_What the exercise asks:_ Please transcribe the data below exactly. Leave the pictures out.

Dataset entries
BEGIN
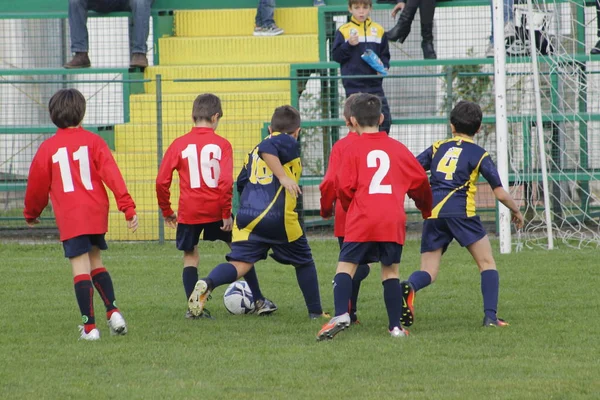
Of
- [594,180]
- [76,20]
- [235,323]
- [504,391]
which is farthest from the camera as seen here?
[76,20]

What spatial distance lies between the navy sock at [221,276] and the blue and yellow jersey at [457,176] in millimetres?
1344

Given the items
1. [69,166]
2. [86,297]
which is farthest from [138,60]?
[86,297]

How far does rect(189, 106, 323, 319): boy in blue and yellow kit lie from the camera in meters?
6.72

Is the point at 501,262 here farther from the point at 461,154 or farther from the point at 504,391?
the point at 504,391

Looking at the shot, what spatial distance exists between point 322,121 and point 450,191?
5.40 metres

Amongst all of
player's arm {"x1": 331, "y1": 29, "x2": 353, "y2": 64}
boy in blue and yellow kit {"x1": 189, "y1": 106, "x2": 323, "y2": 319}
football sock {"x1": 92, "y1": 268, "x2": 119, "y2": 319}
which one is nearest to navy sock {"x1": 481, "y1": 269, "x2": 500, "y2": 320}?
boy in blue and yellow kit {"x1": 189, "y1": 106, "x2": 323, "y2": 319}

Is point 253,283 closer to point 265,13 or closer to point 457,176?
point 457,176

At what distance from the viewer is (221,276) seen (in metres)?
6.67

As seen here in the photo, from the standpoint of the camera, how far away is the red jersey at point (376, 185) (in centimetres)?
603

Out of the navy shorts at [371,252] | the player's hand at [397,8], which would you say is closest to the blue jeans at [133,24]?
the player's hand at [397,8]

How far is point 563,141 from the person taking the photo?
11.9 meters

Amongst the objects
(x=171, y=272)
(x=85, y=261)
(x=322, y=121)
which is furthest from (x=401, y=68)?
(x=85, y=261)

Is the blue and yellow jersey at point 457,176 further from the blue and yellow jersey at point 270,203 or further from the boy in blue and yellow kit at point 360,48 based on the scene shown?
the boy in blue and yellow kit at point 360,48

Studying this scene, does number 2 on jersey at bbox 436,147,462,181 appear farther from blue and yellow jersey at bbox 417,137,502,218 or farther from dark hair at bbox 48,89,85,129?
dark hair at bbox 48,89,85,129
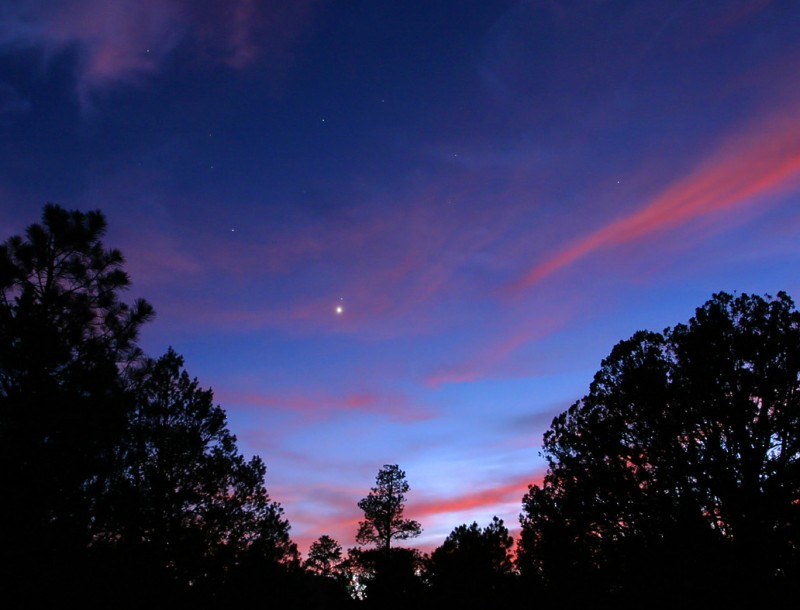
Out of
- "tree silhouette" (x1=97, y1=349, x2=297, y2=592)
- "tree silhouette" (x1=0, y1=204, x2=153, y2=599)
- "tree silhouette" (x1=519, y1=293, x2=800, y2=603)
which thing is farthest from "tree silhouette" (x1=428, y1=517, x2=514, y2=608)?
"tree silhouette" (x1=0, y1=204, x2=153, y2=599)

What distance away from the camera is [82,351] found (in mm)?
11070

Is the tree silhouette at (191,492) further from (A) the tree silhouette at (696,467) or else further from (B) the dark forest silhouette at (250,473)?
(A) the tree silhouette at (696,467)

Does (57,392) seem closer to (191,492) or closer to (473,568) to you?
(191,492)

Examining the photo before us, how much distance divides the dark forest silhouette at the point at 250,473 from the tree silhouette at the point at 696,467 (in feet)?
0.20

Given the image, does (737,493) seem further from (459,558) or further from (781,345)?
(459,558)

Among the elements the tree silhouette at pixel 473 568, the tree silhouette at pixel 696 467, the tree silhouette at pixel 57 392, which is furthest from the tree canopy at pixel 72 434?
the tree silhouette at pixel 473 568

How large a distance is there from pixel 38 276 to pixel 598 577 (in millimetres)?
23950

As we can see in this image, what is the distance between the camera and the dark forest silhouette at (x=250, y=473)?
966 centimetres

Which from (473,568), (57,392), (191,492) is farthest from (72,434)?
(473,568)

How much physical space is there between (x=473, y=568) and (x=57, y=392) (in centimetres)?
4688

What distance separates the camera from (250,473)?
21375mm

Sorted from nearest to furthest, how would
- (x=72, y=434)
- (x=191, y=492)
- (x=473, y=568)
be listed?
(x=72, y=434) < (x=191, y=492) < (x=473, y=568)

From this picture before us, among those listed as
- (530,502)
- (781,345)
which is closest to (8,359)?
(781,345)

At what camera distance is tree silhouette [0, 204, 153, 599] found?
29.5 feet
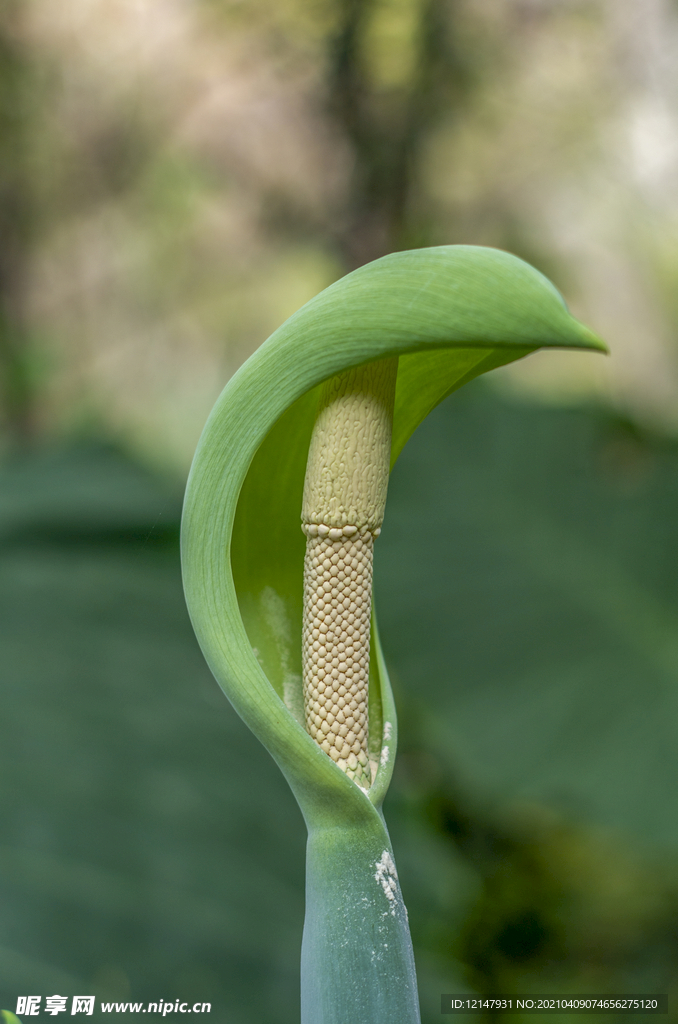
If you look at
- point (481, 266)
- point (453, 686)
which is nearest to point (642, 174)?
point (453, 686)

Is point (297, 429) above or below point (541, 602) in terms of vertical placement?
below

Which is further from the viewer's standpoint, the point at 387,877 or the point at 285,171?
the point at 285,171

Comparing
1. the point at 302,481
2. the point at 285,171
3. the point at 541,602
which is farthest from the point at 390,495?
the point at 285,171

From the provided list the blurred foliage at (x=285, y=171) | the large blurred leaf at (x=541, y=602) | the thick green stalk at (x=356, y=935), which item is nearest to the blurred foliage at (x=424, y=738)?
the large blurred leaf at (x=541, y=602)

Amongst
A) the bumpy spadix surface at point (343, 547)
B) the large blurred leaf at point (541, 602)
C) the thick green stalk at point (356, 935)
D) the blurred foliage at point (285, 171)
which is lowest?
the thick green stalk at point (356, 935)

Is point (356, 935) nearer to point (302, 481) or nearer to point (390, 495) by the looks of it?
point (302, 481)

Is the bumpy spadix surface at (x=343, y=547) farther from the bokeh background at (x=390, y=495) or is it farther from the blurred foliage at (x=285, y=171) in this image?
END
_Solved exercise:_
Of
- [594,180]
- [76,20]
- [235,323]
- [504,391]
which is farthest from the camera as seen here?
[76,20]

What spatial distance lies between the navy sock at [221,276] and the blue and yellow jersey at [457,176] in millimetres?
1344

Given the items
1. [69,166]
2. [86,297]
which is farthest from [138,60]?
[86,297]

How far does rect(189, 106, 323, 319): boy in blue and yellow kit lie from the camera in meters?
6.72

Is the point at 501,262 here farther from the point at 461,154 or farther from the point at 504,391?
the point at 504,391

Looking at the shot, what spatial distance exists between point 322,121 and point 450,191?
5.40 metres

Amongst all of
player's arm {"x1": 331, "y1": 29, "x2": 353, "y2": 64}
boy in blue and yellow kit {"x1": 189, "y1": 106, "x2": 323, "y2": 319}
football sock {"x1": 92, "y1": 268, "x2": 119, "y2": 319}
which one is nearest to navy sock {"x1": 481, "y1": 269, "x2": 500, "y2": 320}?
boy in blue and yellow kit {"x1": 189, "y1": 106, "x2": 323, "y2": 319}

Is point 253,283 closer to point 265,13 or closer to point 457,176?
point 457,176

At what distance from the viewer is (221,276) seen (in metres)?
6.67

As seen here in the photo, from the standpoint of the camera, how far away is the red jersey at point (376, 185) (in centimetres)?
603

Out of the navy shorts at [371,252] | the player's hand at [397,8], which would you say is closest to the blue jeans at [133,24]?
the player's hand at [397,8]

How far is point 563,141 from the person taking the photo?
11.9 meters

Amongst the objects
(x=171, y=272)
(x=85, y=261)
(x=322, y=121)
which is furthest from (x=401, y=68)?
(x=85, y=261)

Is the blue and yellow jersey at point 457,176 further from the blue and yellow jersey at point 270,203 or further from the boy in blue and yellow kit at point 360,48 based on the scene shown?
the boy in blue and yellow kit at point 360,48

Studying this scene, does number 2 on jersey at bbox 436,147,462,181 appear farther from blue and yellow jersey at bbox 417,137,502,218 or farther from dark hair at bbox 48,89,85,129?
dark hair at bbox 48,89,85,129
Out of
- "tree silhouette" (x1=97, y1=349, x2=297, y2=592)
- "tree silhouette" (x1=0, y1=204, x2=153, y2=599)
- "tree silhouette" (x1=519, y1=293, x2=800, y2=603)
which thing is farthest from "tree silhouette" (x1=428, y1=517, x2=514, y2=608)?
"tree silhouette" (x1=0, y1=204, x2=153, y2=599)

What distance away from the camera is [82,351] found (in mm)?
11070

Is the tree silhouette at (191,492) further from (A) the tree silhouette at (696,467) or else further from (B) the dark forest silhouette at (250,473)?
(A) the tree silhouette at (696,467)

Does (57,392) seem closer to (191,492) or closer to (473,568) to you?
(191,492)

Examining the photo before us, how much distance divides the dark forest silhouette at the point at 250,473 from the tree silhouette at the point at 696,467 (in feet)?
0.20

Given the image, does (737,493) seem further from (459,558) or further from (781,345)?
(459,558)

Among the elements the tree silhouette at pixel 473 568, the tree silhouette at pixel 696 467, the tree silhouette at pixel 57 392, which is furthest from the tree canopy at pixel 72 434?
the tree silhouette at pixel 473 568

How large a distance is there from pixel 38 276 to pixel 598 577 (in millimetres)?
23950

As we can see in this image, what is the distance between the camera and the dark forest silhouette at (x=250, y=473)?
966 centimetres

Which from (473,568), (57,392), (191,492) is farthest from (72,434)?
(473,568)

How much physical space is there between (x=473, y=568) and (x=57, y=392) (in centimetres)?
4688

What distance separates the camera from (250,473)?
21375mm

Sorted from nearest to furthest, how would
- (x=72, y=434)
- (x=191, y=492)
- (x=473, y=568)
be listed?
(x=72, y=434) < (x=191, y=492) < (x=473, y=568)

From this picture before us, among those listed as
- (530,502)
- (781,345)
which is closest to (8,359)?
(781,345)

At what camera distance is tree silhouette [0, 204, 153, 599] found?
29.5 feet
If you look at
- point (481, 266)
- point (453, 686)
which is nearest to point (642, 174)?
point (453, 686)

Is point (297, 429) above or below point (541, 602) in terms of vertical placement?
below

Which is further from the viewer's standpoint, the point at 387,877 or the point at 285,171?
the point at 285,171

Comparing
1. the point at 302,481
2. the point at 285,171
3. the point at 541,602
which is farthest from the point at 390,495?
the point at 285,171

From the provided list the blurred foliage at (x=285, y=171) | the large blurred leaf at (x=541, y=602) | the thick green stalk at (x=356, y=935), which item is nearest to the blurred foliage at (x=424, y=738)?
the large blurred leaf at (x=541, y=602)

Amongst
A) the bumpy spadix surface at point (343, 547)
B) the large blurred leaf at point (541, 602)
C) the thick green stalk at point (356, 935)
D) the blurred foliage at point (285, 171)
which is lowest?
the thick green stalk at point (356, 935)

Is point (356, 935) nearer to point (302, 481) or nearer to point (390, 495) by the looks of it?
point (302, 481)

Is the bumpy spadix surface at (x=343, y=547) farther from the bokeh background at (x=390, y=495) or is it farther from the blurred foliage at (x=285, y=171) in this image?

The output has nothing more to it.